The record is still inspired, deep down, by proto-blues fifties guitar riffs.  Double lead players Glen Tipton and K.K. Dowling still show their seemingly bottomless talent for writing these things and making it look easy.  Even Rob Halford is still a resplendent vocalist when in full throat.  Despite this, the songs seem patched together, particularly the pedestrian choruses on a lot of these tracks.  “Hot Rockin’” is a prime example, starting off promising with a Chuck Berry-inspired guitar riff (plus steroids) but then descending into a truly forgettable chorus of “I’m gonna go/I wanna go/I’m gonna go/Hot rockin’.”  And it isn’t the lyrics that wreck it (although they are self-evidently awful) the hook just isn’t much of a hook, and even a good guitar riff can’t save the song.

In places, this album’s production and composition had me wondering if Priest had been unduly influenced by the rise in popularity of the hard rock stadium bands of the late seventies and early eighties, particularly on the very forgettable “Don’t Go.”  Priest is better than that, and by descending to that level they lose their unique sound, and instead sound like they’re trying too hard to be like everybody else.

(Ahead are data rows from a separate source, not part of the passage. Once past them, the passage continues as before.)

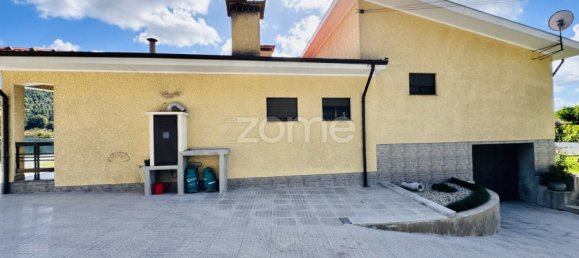 3 غرف نوم منزل في Vila Nova de Famalicao, Portugal رقم 12837 39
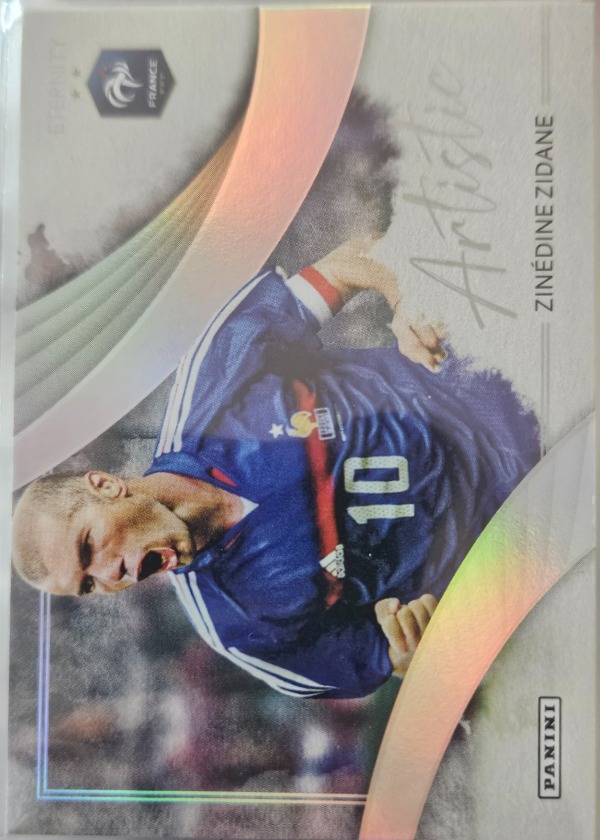 Zinedine Zidane
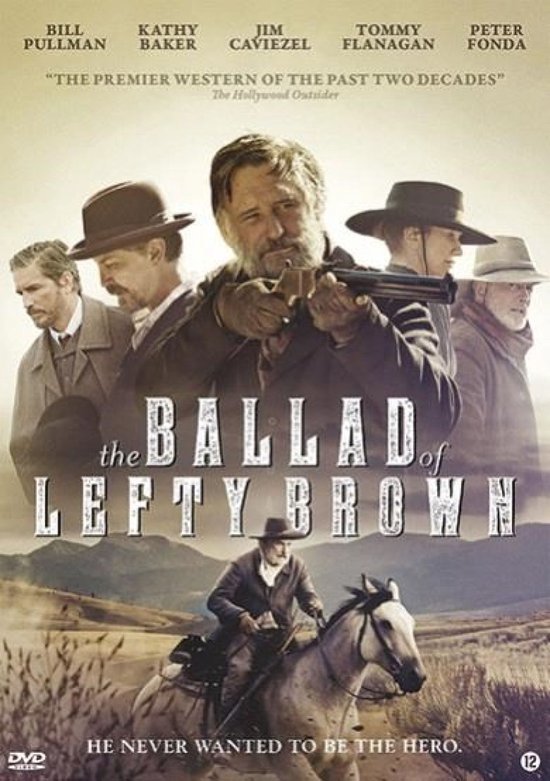The Ballad Of Lefty Brown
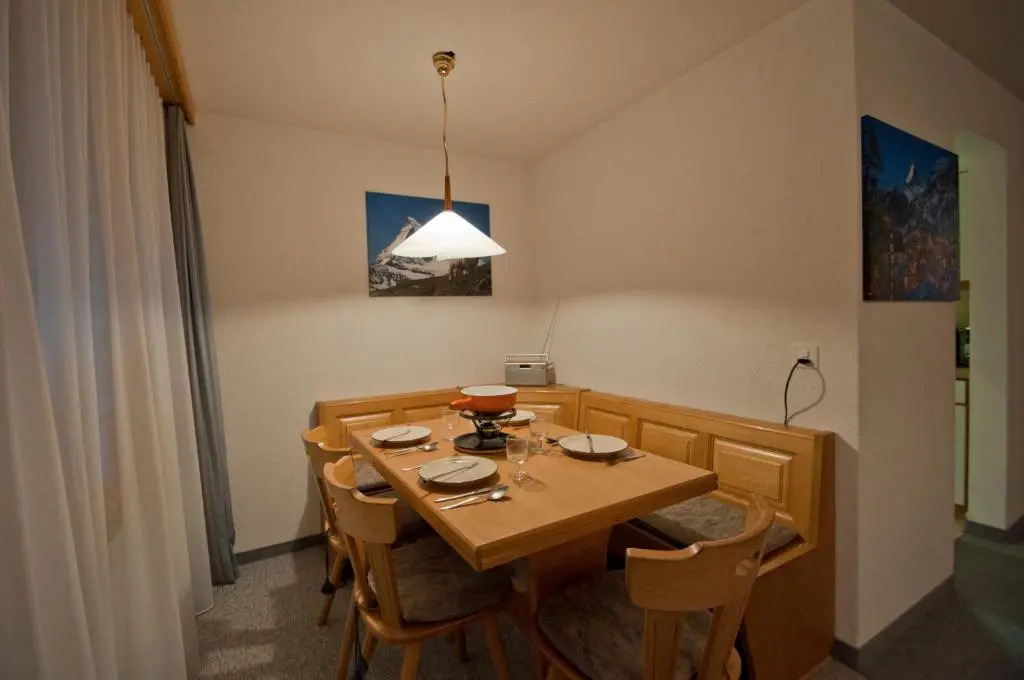 Haus Pan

There are still some bright spots on this record.  For example, in the middle of an otherwise pedestrian song like “Turning Circles” there is a fine rock-blues guitar solo that would make Buck Dharma proud.

Also, when they do recapture the alchemy of their sound, it is electrifying as ever.  The opening track, “Heading Out On the Highway” is vintage early Priest, with unison singing, top line guitar riffs and a general sound that says ‘drive fast and live free’ – the message every metal album must deliver well if it wants to be serious.

Solar Angels” mixes this early sound with the heavy anthemic qualities I’d first learn to love as a fourteen year old on “Defenders of the Faith” and is good to have probably made the cut on that killer record.

Rob Halford’s lyrics are at their dirty best on “All the Way” and “Troubleshooter” although only the latter really inspired me musically.

Unfortunately, the high spots on this album aren’t frequent enough to pull the whole record up.  Even the bonus tracks (a live version of “Desert Plains” and an early composition called “Thunder Road” – no relation to Springsteen) were weak entries on the extra material front.

This isn’t a bad album, and no doubt I’m holding it to a higher standard because of how much I absolutely love Priest’s other works to this point (for proof just read the reviews I've linked to in this review).  Still, I can’t deny that "Point of Entry" left me wanting more.  As Bad Santa teaches us, “they can’t all be winners, kid.

Best tracks:  Heading out on the Highway, Solar Angels, Troubleshooter.